> Esercizio scritto:
Per favore, riporta il passo del testo di partenza che comincia con "Ho capito il" e si chiude dopo "non essere frainteso.", sostituendo "borraccia" con "bottiglia".

Ho capito il valore dell’acqua quando dovevo percorrere 30 km a piedi sotto il sole cocente con una sola borraccia nel mio zaino da 30 kg.
Ho capito che quando avevo fame, una gavetta di pasta scotta pallidamente condita era una bontà da leccarsi i baffi, sperando in un bis.
Ho imparato a tacere, ascoltare e parlare solo quando venivo interpellato e al contempo pronunciare, scandire bene le parole per non essere frainteso.
Ho capito che per comandare bisogna saper obbedire.
Ho capito che il mio prossimo da amare non aveva necessariamente sembianze umane; il mio Mulo, gli alberi che cingevano e proteggevano la piazza d’armi, il fiume Fella che costeggiava la caserma…tutti miei prossimi.
Ho capito che “Frà” significa fratello, anche se il mio cognome era diverso e anche se non gli somigliavo per niente.
Ho imparato a rispettare la Montagna, il suo silenzio e i suoi abitanti, flora o fauna che fossero.
Ho imparato a tener duro e raggiungere la meta prefissata a tutti i costi.
Ho capito che quello in difficoltà potevo essere io e che per chiudere il cerchio dovevo aiutare chi lo era più di me.
Ho visto che la neve poteva nascondere insidie ma anche i primi bellissimi fiori d’inverno.
Ho sentito sulla mia pelle e nel mio profondo che “l’unione fa la forza” non è solo un proverbio.

> Dati forniti:
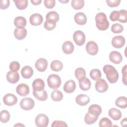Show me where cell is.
I'll return each instance as SVG.
<instances>
[{
  "mask_svg": "<svg viewBox=\"0 0 127 127\" xmlns=\"http://www.w3.org/2000/svg\"><path fill=\"white\" fill-rule=\"evenodd\" d=\"M104 72L106 75V78L111 83L116 82L119 78V73L117 69L111 65H105L103 68Z\"/></svg>",
  "mask_w": 127,
  "mask_h": 127,
  "instance_id": "1",
  "label": "cell"
},
{
  "mask_svg": "<svg viewBox=\"0 0 127 127\" xmlns=\"http://www.w3.org/2000/svg\"><path fill=\"white\" fill-rule=\"evenodd\" d=\"M95 21L96 26L99 30H106L109 26V22L107 20V16L103 12H99L96 15Z\"/></svg>",
  "mask_w": 127,
  "mask_h": 127,
  "instance_id": "2",
  "label": "cell"
},
{
  "mask_svg": "<svg viewBox=\"0 0 127 127\" xmlns=\"http://www.w3.org/2000/svg\"><path fill=\"white\" fill-rule=\"evenodd\" d=\"M47 83L49 87L53 89H56L60 87L61 85V78L57 74H50L47 78Z\"/></svg>",
  "mask_w": 127,
  "mask_h": 127,
  "instance_id": "3",
  "label": "cell"
},
{
  "mask_svg": "<svg viewBox=\"0 0 127 127\" xmlns=\"http://www.w3.org/2000/svg\"><path fill=\"white\" fill-rule=\"evenodd\" d=\"M49 118L47 115L44 114L38 115L35 120V125L38 127H46L49 124Z\"/></svg>",
  "mask_w": 127,
  "mask_h": 127,
  "instance_id": "4",
  "label": "cell"
},
{
  "mask_svg": "<svg viewBox=\"0 0 127 127\" xmlns=\"http://www.w3.org/2000/svg\"><path fill=\"white\" fill-rule=\"evenodd\" d=\"M73 39L77 45L81 46L85 42V35L82 31L77 30L73 34Z\"/></svg>",
  "mask_w": 127,
  "mask_h": 127,
  "instance_id": "5",
  "label": "cell"
},
{
  "mask_svg": "<svg viewBox=\"0 0 127 127\" xmlns=\"http://www.w3.org/2000/svg\"><path fill=\"white\" fill-rule=\"evenodd\" d=\"M35 105L34 100L31 98H24L22 99L20 102L21 108L24 110L28 111L32 109Z\"/></svg>",
  "mask_w": 127,
  "mask_h": 127,
  "instance_id": "6",
  "label": "cell"
},
{
  "mask_svg": "<svg viewBox=\"0 0 127 127\" xmlns=\"http://www.w3.org/2000/svg\"><path fill=\"white\" fill-rule=\"evenodd\" d=\"M17 97L11 93L6 94L3 97V102L4 104L8 106L15 105L17 102Z\"/></svg>",
  "mask_w": 127,
  "mask_h": 127,
  "instance_id": "7",
  "label": "cell"
},
{
  "mask_svg": "<svg viewBox=\"0 0 127 127\" xmlns=\"http://www.w3.org/2000/svg\"><path fill=\"white\" fill-rule=\"evenodd\" d=\"M95 86L96 91L99 93L105 92L108 89V84L106 81L102 78L97 80Z\"/></svg>",
  "mask_w": 127,
  "mask_h": 127,
  "instance_id": "8",
  "label": "cell"
},
{
  "mask_svg": "<svg viewBox=\"0 0 127 127\" xmlns=\"http://www.w3.org/2000/svg\"><path fill=\"white\" fill-rule=\"evenodd\" d=\"M86 50L88 54L90 55H95L98 53V47L97 44L94 41H89L86 45Z\"/></svg>",
  "mask_w": 127,
  "mask_h": 127,
  "instance_id": "9",
  "label": "cell"
},
{
  "mask_svg": "<svg viewBox=\"0 0 127 127\" xmlns=\"http://www.w3.org/2000/svg\"><path fill=\"white\" fill-rule=\"evenodd\" d=\"M125 42V39L123 36H116L113 38L112 40V45L114 48L119 49L124 46Z\"/></svg>",
  "mask_w": 127,
  "mask_h": 127,
  "instance_id": "10",
  "label": "cell"
},
{
  "mask_svg": "<svg viewBox=\"0 0 127 127\" xmlns=\"http://www.w3.org/2000/svg\"><path fill=\"white\" fill-rule=\"evenodd\" d=\"M35 66L37 70L40 72L45 71L48 66V62L44 58H40L35 63Z\"/></svg>",
  "mask_w": 127,
  "mask_h": 127,
  "instance_id": "11",
  "label": "cell"
},
{
  "mask_svg": "<svg viewBox=\"0 0 127 127\" xmlns=\"http://www.w3.org/2000/svg\"><path fill=\"white\" fill-rule=\"evenodd\" d=\"M109 59L113 63L115 64H119L123 61V57L119 52L113 51L109 54Z\"/></svg>",
  "mask_w": 127,
  "mask_h": 127,
  "instance_id": "12",
  "label": "cell"
},
{
  "mask_svg": "<svg viewBox=\"0 0 127 127\" xmlns=\"http://www.w3.org/2000/svg\"><path fill=\"white\" fill-rule=\"evenodd\" d=\"M43 18L41 14L39 13H34L29 18V21L31 25L33 26H38L43 22Z\"/></svg>",
  "mask_w": 127,
  "mask_h": 127,
  "instance_id": "13",
  "label": "cell"
},
{
  "mask_svg": "<svg viewBox=\"0 0 127 127\" xmlns=\"http://www.w3.org/2000/svg\"><path fill=\"white\" fill-rule=\"evenodd\" d=\"M6 79L10 83H16L19 79V73L17 71L10 70L6 74Z\"/></svg>",
  "mask_w": 127,
  "mask_h": 127,
  "instance_id": "14",
  "label": "cell"
},
{
  "mask_svg": "<svg viewBox=\"0 0 127 127\" xmlns=\"http://www.w3.org/2000/svg\"><path fill=\"white\" fill-rule=\"evenodd\" d=\"M29 86L24 83H21L17 85L16 91L18 94L21 96H25L29 93Z\"/></svg>",
  "mask_w": 127,
  "mask_h": 127,
  "instance_id": "15",
  "label": "cell"
},
{
  "mask_svg": "<svg viewBox=\"0 0 127 127\" xmlns=\"http://www.w3.org/2000/svg\"><path fill=\"white\" fill-rule=\"evenodd\" d=\"M76 103L81 106L87 105L90 102V98L85 94H79L77 95L75 98Z\"/></svg>",
  "mask_w": 127,
  "mask_h": 127,
  "instance_id": "16",
  "label": "cell"
},
{
  "mask_svg": "<svg viewBox=\"0 0 127 127\" xmlns=\"http://www.w3.org/2000/svg\"><path fill=\"white\" fill-rule=\"evenodd\" d=\"M76 88V84L73 80H69L65 82L64 85V91L67 93H71L74 91Z\"/></svg>",
  "mask_w": 127,
  "mask_h": 127,
  "instance_id": "17",
  "label": "cell"
},
{
  "mask_svg": "<svg viewBox=\"0 0 127 127\" xmlns=\"http://www.w3.org/2000/svg\"><path fill=\"white\" fill-rule=\"evenodd\" d=\"M27 34V31L25 28H17L14 31V37L18 40H21L24 39Z\"/></svg>",
  "mask_w": 127,
  "mask_h": 127,
  "instance_id": "18",
  "label": "cell"
},
{
  "mask_svg": "<svg viewBox=\"0 0 127 127\" xmlns=\"http://www.w3.org/2000/svg\"><path fill=\"white\" fill-rule=\"evenodd\" d=\"M75 22L78 25H83L86 24L87 22V17L86 15L83 12H78L74 16Z\"/></svg>",
  "mask_w": 127,
  "mask_h": 127,
  "instance_id": "19",
  "label": "cell"
},
{
  "mask_svg": "<svg viewBox=\"0 0 127 127\" xmlns=\"http://www.w3.org/2000/svg\"><path fill=\"white\" fill-rule=\"evenodd\" d=\"M74 47L73 43L69 41H66L64 42L62 46V50L65 54H71L74 51Z\"/></svg>",
  "mask_w": 127,
  "mask_h": 127,
  "instance_id": "20",
  "label": "cell"
},
{
  "mask_svg": "<svg viewBox=\"0 0 127 127\" xmlns=\"http://www.w3.org/2000/svg\"><path fill=\"white\" fill-rule=\"evenodd\" d=\"M109 116L113 120L118 121L122 117V113L120 110L116 108H111L108 112Z\"/></svg>",
  "mask_w": 127,
  "mask_h": 127,
  "instance_id": "21",
  "label": "cell"
},
{
  "mask_svg": "<svg viewBox=\"0 0 127 127\" xmlns=\"http://www.w3.org/2000/svg\"><path fill=\"white\" fill-rule=\"evenodd\" d=\"M33 74V68L28 65L24 66L21 70V74L22 76L25 79L30 78Z\"/></svg>",
  "mask_w": 127,
  "mask_h": 127,
  "instance_id": "22",
  "label": "cell"
},
{
  "mask_svg": "<svg viewBox=\"0 0 127 127\" xmlns=\"http://www.w3.org/2000/svg\"><path fill=\"white\" fill-rule=\"evenodd\" d=\"M45 83L43 79L37 78L35 79L32 83V88L34 90L41 91L44 89Z\"/></svg>",
  "mask_w": 127,
  "mask_h": 127,
  "instance_id": "23",
  "label": "cell"
},
{
  "mask_svg": "<svg viewBox=\"0 0 127 127\" xmlns=\"http://www.w3.org/2000/svg\"><path fill=\"white\" fill-rule=\"evenodd\" d=\"M33 94L37 99L41 101H46L48 98L47 93L44 89L41 91H35L33 90Z\"/></svg>",
  "mask_w": 127,
  "mask_h": 127,
  "instance_id": "24",
  "label": "cell"
},
{
  "mask_svg": "<svg viewBox=\"0 0 127 127\" xmlns=\"http://www.w3.org/2000/svg\"><path fill=\"white\" fill-rule=\"evenodd\" d=\"M79 85L82 90L87 91L91 87V82L88 78L85 77L79 80Z\"/></svg>",
  "mask_w": 127,
  "mask_h": 127,
  "instance_id": "25",
  "label": "cell"
},
{
  "mask_svg": "<svg viewBox=\"0 0 127 127\" xmlns=\"http://www.w3.org/2000/svg\"><path fill=\"white\" fill-rule=\"evenodd\" d=\"M88 110L89 113L97 117H99L102 112V108L101 106L97 104L90 105Z\"/></svg>",
  "mask_w": 127,
  "mask_h": 127,
  "instance_id": "26",
  "label": "cell"
},
{
  "mask_svg": "<svg viewBox=\"0 0 127 127\" xmlns=\"http://www.w3.org/2000/svg\"><path fill=\"white\" fill-rule=\"evenodd\" d=\"M26 24V19L23 16H17L14 18V24L17 28H24Z\"/></svg>",
  "mask_w": 127,
  "mask_h": 127,
  "instance_id": "27",
  "label": "cell"
},
{
  "mask_svg": "<svg viewBox=\"0 0 127 127\" xmlns=\"http://www.w3.org/2000/svg\"><path fill=\"white\" fill-rule=\"evenodd\" d=\"M116 105L122 109H125L127 107V98L125 96L118 97L115 102Z\"/></svg>",
  "mask_w": 127,
  "mask_h": 127,
  "instance_id": "28",
  "label": "cell"
},
{
  "mask_svg": "<svg viewBox=\"0 0 127 127\" xmlns=\"http://www.w3.org/2000/svg\"><path fill=\"white\" fill-rule=\"evenodd\" d=\"M98 119V117L94 116L89 112L87 113L84 117L85 123L87 125H92L95 123Z\"/></svg>",
  "mask_w": 127,
  "mask_h": 127,
  "instance_id": "29",
  "label": "cell"
},
{
  "mask_svg": "<svg viewBox=\"0 0 127 127\" xmlns=\"http://www.w3.org/2000/svg\"><path fill=\"white\" fill-rule=\"evenodd\" d=\"M52 99L56 102H59L61 101L63 98V94L60 90L55 89L51 93Z\"/></svg>",
  "mask_w": 127,
  "mask_h": 127,
  "instance_id": "30",
  "label": "cell"
},
{
  "mask_svg": "<svg viewBox=\"0 0 127 127\" xmlns=\"http://www.w3.org/2000/svg\"><path fill=\"white\" fill-rule=\"evenodd\" d=\"M51 69L55 71H59L63 68V63L59 60H54L51 64Z\"/></svg>",
  "mask_w": 127,
  "mask_h": 127,
  "instance_id": "31",
  "label": "cell"
},
{
  "mask_svg": "<svg viewBox=\"0 0 127 127\" xmlns=\"http://www.w3.org/2000/svg\"><path fill=\"white\" fill-rule=\"evenodd\" d=\"M74 75L76 79L79 81L86 77V71L83 68L78 67L75 69Z\"/></svg>",
  "mask_w": 127,
  "mask_h": 127,
  "instance_id": "32",
  "label": "cell"
},
{
  "mask_svg": "<svg viewBox=\"0 0 127 127\" xmlns=\"http://www.w3.org/2000/svg\"><path fill=\"white\" fill-rule=\"evenodd\" d=\"M16 7L20 10H23L25 9L28 6V1L27 0H13Z\"/></svg>",
  "mask_w": 127,
  "mask_h": 127,
  "instance_id": "33",
  "label": "cell"
},
{
  "mask_svg": "<svg viewBox=\"0 0 127 127\" xmlns=\"http://www.w3.org/2000/svg\"><path fill=\"white\" fill-rule=\"evenodd\" d=\"M46 20H52L56 22L59 20V15L55 11H51L49 12L46 16Z\"/></svg>",
  "mask_w": 127,
  "mask_h": 127,
  "instance_id": "34",
  "label": "cell"
},
{
  "mask_svg": "<svg viewBox=\"0 0 127 127\" xmlns=\"http://www.w3.org/2000/svg\"><path fill=\"white\" fill-rule=\"evenodd\" d=\"M71 5L73 8L76 10L80 9L84 6V1L83 0H72Z\"/></svg>",
  "mask_w": 127,
  "mask_h": 127,
  "instance_id": "35",
  "label": "cell"
},
{
  "mask_svg": "<svg viewBox=\"0 0 127 127\" xmlns=\"http://www.w3.org/2000/svg\"><path fill=\"white\" fill-rule=\"evenodd\" d=\"M9 113L6 110H2L0 114V121L3 123H6L9 121L10 119Z\"/></svg>",
  "mask_w": 127,
  "mask_h": 127,
  "instance_id": "36",
  "label": "cell"
},
{
  "mask_svg": "<svg viewBox=\"0 0 127 127\" xmlns=\"http://www.w3.org/2000/svg\"><path fill=\"white\" fill-rule=\"evenodd\" d=\"M56 26V22L52 20H46L44 23V27L45 29L51 31L55 29Z\"/></svg>",
  "mask_w": 127,
  "mask_h": 127,
  "instance_id": "37",
  "label": "cell"
},
{
  "mask_svg": "<svg viewBox=\"0 0 127 127\" xmlns=\"http://www.w3.org/2000/svg\"><path fill=\"white\" fill-rule=\"evenodd\" d=\"M90 76L93 80H97L101 78V73L98 69H93L90 72Z\"/></svg>",
  "mask_w": 127,
  "mask_h": 127,
  "instance_id": "38",
  "label": "cell"
},
{
  "mask_svg": "<svg viewBox=\"0 0 127 127\" xmlns=\"http://www.w3.org/2000/svg\"><path fill=\"white\" fill-rule=\"evenodd\" d=\"M99 126L100 127H110L112 126V121L106 117L102 118L99 121Z\"/></svg>",
  "mask_w": 127,
  "mask_h": 127,
  "instance_id": "39",
  "label": "cell"
},
{
  "mask_svg": "<svg viewBox=\"0 0 127 127\" xmlns=\"http://www.w3.org/2000/svg\"><path fill=\"white\" fill-rule=\"evenodd\" d=\"M124 30L123 26L118 23L113 24L111 26V31L114 33H120Z\"/></svg>",
  "mask_w": 127,
  "mask_h": 127,
  "instance_id": "40",
  "label": "cell"
},
{
  "mask_svg": "<svg viewBox=\"0 0 127 127\" xmlns=\"http://www.w3.org/2000/svg\"><path fill=\"white\" fill-rule=\"evenodd\" d=\"M119 12L120 17L118 21L122 23H126L127 22V11L125 9H121Z\"/></svg>",
  "mask_w": 127,
  "mask_h": 127,
  "instance_id": "41",
  "label": "cell"
},
{
  "mask_svg": "<svg viewBox=\"0 0 127 127\" xmlns=\"http://www.w3.org/2000/svg\"><path fill=\"white\" fill-rule=\"evenodd\" d=\"M20 66V64L18 62L13 61L10 63L9 67L10 70L17 71L19 69Z\"/></svg>",
  "mask_w": 127,
  "mask_h": 127,
  "instance_id": "42",
  "label": "cell"
},
{
  "mask_svg": "<svg viewBox=\"0 0 127 127\" xmlns=\"http://www.w3.org/2000/svg\"><path fill=\"white\" fill-rule=\"evenodd\" d=\"M120 17V12L119 11L114 10L113 11L110 15V19L112 21H116L119 20Z\"/></svg>",
  "mask_w": 127,
  "mask_h": 127,
  "instance_id": "43",
  "label": "cell"
},
{
  "mask_svg": "<svg viewBox=\"0 0 127 127\" xmlns=\"http://www.w3.org/2000/svg\"><path fill=\"white\" fill-rule=\"evenodd\" d=\"M106 1L108 5L111 7L118 6L121 2L120 0H106Z\"/></svg>",
  "mask_w": 127,
  "mask_h": 127,
  "instance_id": "44",
  "label": "cell"
},
{
  "mask_svg": "<svg viewBox=\"0 0 127 127\" xmlns=\"http://www.w3.org/2000/svg\"><path fill=\"white\" fill-rule=\"evenodd\" d=\"M44 2L46 7L51 9L55 6L56 1L55 0H45Z\"/></svg>",
  "mask_w": 127,
  "mask_h": 127,
  "instance_id": "45",
  "label": "cell"
},
{
  "mask_svg": "<svg viewBox=\"0 0 127 127\" xmlns=\"http://www.w3.org/2000/svg\"><path fill=\"white\" fill-rule=\"evenodd\" d=\"M51 126L52 127H67V125L64 121H55L53 122Z\"/></svg>",
  "mask_w": 127,
  "mask_h": 127,
  "instance_id": "46",
  "label": "cell"
},
{
  "mask_svg": "<svg viewBox=\"0 0 127 127\" xmlns=\"http://www.w3.org/2000/svg\"><path fill=\"white\" fill-rule=\"evenodd\" d=\"M10 4L9 0H1L0 1V7L1 9H6Z\"/></svg>",
  "mask_w": 127,
  "mask_h": 127,
  "instance_id": "47",
  "label": "cell"
},
{
  "mask_svg": "<svg viewBox=\"0 0 127 127\" xmlns=\"http://www.w3.org/2000/svg\"><path fill=\"white\" fill-rule=\"evenodd\" d=\"M127 65H125L123 67L122 70V72L123 74L122 81L125 85H127Z\"/></svg>",
  "mask_w": 127,
  "mask_h": 127,
  "instance_id": "48",
  "label": "cell"
},
{
  "mask_svg": "<svg viewBox=\"0 0 127 127\" xmlns=\"http://www.w3.org/2000/svg\"><path fill=\"white\" fill-rule=\"evenodd\" d=\"M42 2L41 0H31V2L35 5H37L40 4Z\"/></svg>",
  "mask_w": 127,
  "mask_h": 127,
  "instance_id": "49",
  "label": "cell"
},
{
  "mask_svg": "<svg viewBox=\"0 0 127 127\" xmlns=\"http://www.w3.org/2000/svg\"><path fill=\"white\" fill-rule=\"evenodd\" d=\"M127 118H124L123 120H122L121 122V126L122 127H125V126H126L127 125Z\"/></svg>",
  "mask_w": 127,
  "mask_h": 127,
  "instance_id": "50",
  "label": "cell"
},
{
  "mask_svg": "<svg viewBox=\"0 0 127 127\" xmlns=\"http://www.w3.org/2000/svg\"><path fill=\"white\" fill-rule=\"evenodd\" d=\"M59 1L62 2V3H66L68 2L69 1V0H59Z\"/></svg>",
  "mask_w": 127,
  "mask_h": 127,
  "instance_id": "51",
  "label": "cell"
},
{
  "mask_svg": "<svg viewBox=\"0 0 127 127\" xmlns=\"http://www.w3.org/2000/svg\"><path fill=\"white\" fill-rule=\"evenodd\" d=\"M14 126V127H15V126H24V125L21 124H19V123H18L17 124L15 125Z\"/></svg>",
  "mask_w": 127,
  "mask_h": 127,
  "instance_id": "52",
  "label": "cell"
}]
</instances>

> Soluzione:
Ho capito il valore dell’acqua quando dovevo percorrere 30 km a piedi sotto il sole cocente con una sola bottiglia nel mio zaino da 30 kg.
Ho capito che quando avevo fame, una gavetta di pasta scotta pallidamente condita era una bontà da leccarsi i baffi, sperando in un bis.
Ho imparato a tacere, ascoltare e parlare solo quando venivo interpellato e al contempo pronunciare, scandire bene le parole per non essere frainteso.